Hey, Wait a Second

by Erie_Entity


Chapter 8: Revelation

Celestia stared at the now closed throne room doors, trying to assess the situation and plan for what to do next.

She had clearly said the wrong things to Iridescent. She should have taken his feelings into account, something that seems rather stupid to not have done in hindsight. At the time she was focused on maintaining the relationship between him and Sunset Shimmer.

If he got what he wanted too quickly then he’d be gone. The two of them were obviously growing very close even if they didn’t want to show it. Once he left Sunset Shimmer would have a negative reaction and go back to her isolated ways.

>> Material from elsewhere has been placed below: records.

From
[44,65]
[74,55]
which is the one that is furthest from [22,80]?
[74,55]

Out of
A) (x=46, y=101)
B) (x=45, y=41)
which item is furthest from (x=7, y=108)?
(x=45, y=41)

They’d be back to square one.

Not only was their relationship important for Sunset Shimmer’s development, it was important for his own too. The two of them clearly needed some sort of guidance. Sunset Shimmer needing more positive influences and Iridescent Horizon needing somepony to be close with. Just as he was close with his father.

But, even if he did get his memories back, he could be horrified of what he would see. It was possible he could have used a memory suppression spell on himself as a way to cope without realizing it. That wouldn’t be the first time it had happened, though it was quite rare.

But the question was, should she base how she treated him on a “what if”?

“Princess?” The pegasus guard at the door spoke up. “Should I go after him?”

“No, Forecaster. There is no need.”

Next time she’d be more careful.

***

“Why are we here?” The meathead asked, scratching his chin with his hoof.

Sunset sat across from Iridescent on her bed, looking down at the spellbook and finishing her mental checklist.

“We need privacy,” She explained. The filly also needed some time to escape if the guards heard him screaming in pain. But the spell likely wouldn’t result in that. “Also if the spell gets interrupted there may be bad consequences.”

Likely.

Not like Iridescent had any clue that she had never attempted to actually do the spell before. The spellbooks were hard to understand and the spells even harder. As a magical prodigy she had cracked them, of course. It wasn’t going to go wrong.

All the spells required live subjects anyway. It wasn’t like she could just do it on the fly to see if it worked.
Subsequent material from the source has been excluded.